# So, how do i get php4 back?

## thechris

ok, i'm an idiot.  i updated my gentoo server.  bad idea.  now apache2's config structure got eaten by the "lets mess things up" bug...

so i followed the instructions and re-emerged mod_php and apache with apache2 support and set /etc/conf.d/apache to have the -D PHP4.

i have mod_php 4.

ok, so that didn't work.  even after restarting the server over and over.

how do i actually fix this?

----------

## thechris

ok.  found the problem

apache decides to serve php docs as something new and bizzar.  now firefox attempts to download the files instead...

konqueror works fine.

still an apache issue though.  it should have never been made stable with this issue.

----------

## WyriHaximus

I suppose your problem is that after "emerge -uvD world" php5 is installed instead of php4. This worked for me: "emerge -v mod_php && /etc/init.d/apache2 restart". Make sure you use php4 and not php5 for apache, php5 is sending the file to the browser for FF. I had the same problem somehow emerge wants you to upgrade to php5  :Sad: .

Grtz,

WyriHaximus

----------

## llongi

A) PHP5 only gets installed if you're using dev-lang/php, and one of the 5er versions too, if you're using dev-lang/php version 4 it will not get automatically updated to version 5, since they are SLOTed.

B) This probably was anyway a cache problem, when files are sent to the browser etc. and you're sure that mod_php was loaded (check /var/log/apache2/error_log for this), then it normally is the browsers or some proxies cache that messes things up, not Apache. So empty your browsers cache, change browser, make sure there are no caching proxies between you and the server.

Best regards, CHTEKK.

----------

## rawbear

I did add the -D PHP4 in the proper file and restart the apache server.
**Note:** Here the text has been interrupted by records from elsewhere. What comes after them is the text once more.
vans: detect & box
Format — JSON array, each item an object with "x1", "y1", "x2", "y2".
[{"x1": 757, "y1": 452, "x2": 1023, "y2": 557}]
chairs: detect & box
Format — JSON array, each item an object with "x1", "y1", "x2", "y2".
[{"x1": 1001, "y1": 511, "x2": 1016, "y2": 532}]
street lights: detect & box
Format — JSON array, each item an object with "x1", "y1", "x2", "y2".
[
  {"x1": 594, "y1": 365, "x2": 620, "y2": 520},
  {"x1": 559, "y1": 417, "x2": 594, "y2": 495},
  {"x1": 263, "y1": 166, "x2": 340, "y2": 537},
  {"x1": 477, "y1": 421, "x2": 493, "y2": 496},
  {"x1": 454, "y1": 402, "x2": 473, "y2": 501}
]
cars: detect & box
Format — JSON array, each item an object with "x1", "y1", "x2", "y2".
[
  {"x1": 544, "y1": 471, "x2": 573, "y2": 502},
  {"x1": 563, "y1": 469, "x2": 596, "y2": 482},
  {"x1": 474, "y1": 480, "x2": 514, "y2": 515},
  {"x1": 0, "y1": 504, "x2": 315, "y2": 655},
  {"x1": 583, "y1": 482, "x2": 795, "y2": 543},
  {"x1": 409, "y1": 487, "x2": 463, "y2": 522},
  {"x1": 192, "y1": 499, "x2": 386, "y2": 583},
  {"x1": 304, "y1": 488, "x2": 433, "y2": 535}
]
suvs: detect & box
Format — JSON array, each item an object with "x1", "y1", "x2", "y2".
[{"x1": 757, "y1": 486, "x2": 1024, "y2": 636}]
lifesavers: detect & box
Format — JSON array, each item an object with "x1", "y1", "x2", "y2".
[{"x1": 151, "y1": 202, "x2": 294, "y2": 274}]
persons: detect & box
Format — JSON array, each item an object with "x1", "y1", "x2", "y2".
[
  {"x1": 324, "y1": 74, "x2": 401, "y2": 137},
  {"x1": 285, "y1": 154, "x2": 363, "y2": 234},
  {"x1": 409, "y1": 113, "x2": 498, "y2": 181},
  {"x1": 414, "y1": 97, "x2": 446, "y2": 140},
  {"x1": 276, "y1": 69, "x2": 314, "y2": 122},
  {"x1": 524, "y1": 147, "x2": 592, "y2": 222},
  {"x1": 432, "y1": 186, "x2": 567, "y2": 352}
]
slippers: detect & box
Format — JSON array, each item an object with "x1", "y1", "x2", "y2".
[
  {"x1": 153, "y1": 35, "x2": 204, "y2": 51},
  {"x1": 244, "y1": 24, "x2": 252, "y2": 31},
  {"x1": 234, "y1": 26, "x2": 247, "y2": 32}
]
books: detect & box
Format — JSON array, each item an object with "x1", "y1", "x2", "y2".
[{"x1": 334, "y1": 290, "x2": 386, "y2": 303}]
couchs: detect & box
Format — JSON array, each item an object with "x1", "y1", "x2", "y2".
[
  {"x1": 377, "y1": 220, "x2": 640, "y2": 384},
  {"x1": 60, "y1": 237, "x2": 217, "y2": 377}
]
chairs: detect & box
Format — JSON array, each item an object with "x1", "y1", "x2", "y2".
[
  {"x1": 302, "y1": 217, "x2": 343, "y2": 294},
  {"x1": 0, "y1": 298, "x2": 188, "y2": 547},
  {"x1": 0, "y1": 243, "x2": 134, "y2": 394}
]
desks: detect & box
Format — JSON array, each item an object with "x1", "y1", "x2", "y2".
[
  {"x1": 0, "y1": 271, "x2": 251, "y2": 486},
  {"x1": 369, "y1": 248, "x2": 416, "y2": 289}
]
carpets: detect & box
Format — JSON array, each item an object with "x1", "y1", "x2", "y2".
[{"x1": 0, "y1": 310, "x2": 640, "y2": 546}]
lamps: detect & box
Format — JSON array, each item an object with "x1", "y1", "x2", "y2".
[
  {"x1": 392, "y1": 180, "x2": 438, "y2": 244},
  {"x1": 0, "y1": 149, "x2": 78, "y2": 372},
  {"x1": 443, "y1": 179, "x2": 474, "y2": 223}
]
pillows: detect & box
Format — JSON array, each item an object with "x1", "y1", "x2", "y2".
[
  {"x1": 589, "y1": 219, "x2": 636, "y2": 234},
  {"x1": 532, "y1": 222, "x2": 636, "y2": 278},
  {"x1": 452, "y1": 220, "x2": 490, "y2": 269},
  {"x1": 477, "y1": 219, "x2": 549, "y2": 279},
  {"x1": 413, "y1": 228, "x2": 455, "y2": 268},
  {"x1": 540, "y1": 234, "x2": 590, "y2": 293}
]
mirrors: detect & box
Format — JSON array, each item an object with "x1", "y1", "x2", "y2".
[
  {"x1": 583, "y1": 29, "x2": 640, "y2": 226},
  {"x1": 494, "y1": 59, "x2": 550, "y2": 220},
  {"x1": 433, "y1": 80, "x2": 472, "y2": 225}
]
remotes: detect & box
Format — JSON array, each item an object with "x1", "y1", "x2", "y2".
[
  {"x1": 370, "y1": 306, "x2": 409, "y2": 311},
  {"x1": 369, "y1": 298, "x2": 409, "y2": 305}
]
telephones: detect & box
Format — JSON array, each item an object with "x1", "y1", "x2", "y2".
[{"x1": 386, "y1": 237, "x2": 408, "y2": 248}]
I then HAD TO get OUT of firefox and back in to clear the cache.

----------

## thechris

after clearing the cache it works.

PHP4 works again, albeit it gets extremely slow at times.  a 1-2 Ghz athlon64 should have no problems with this and yet some pages take 5 minutes to load...  maybe its a mySQL issue, but ever since i updated apache, mythweb has run much slower.

----------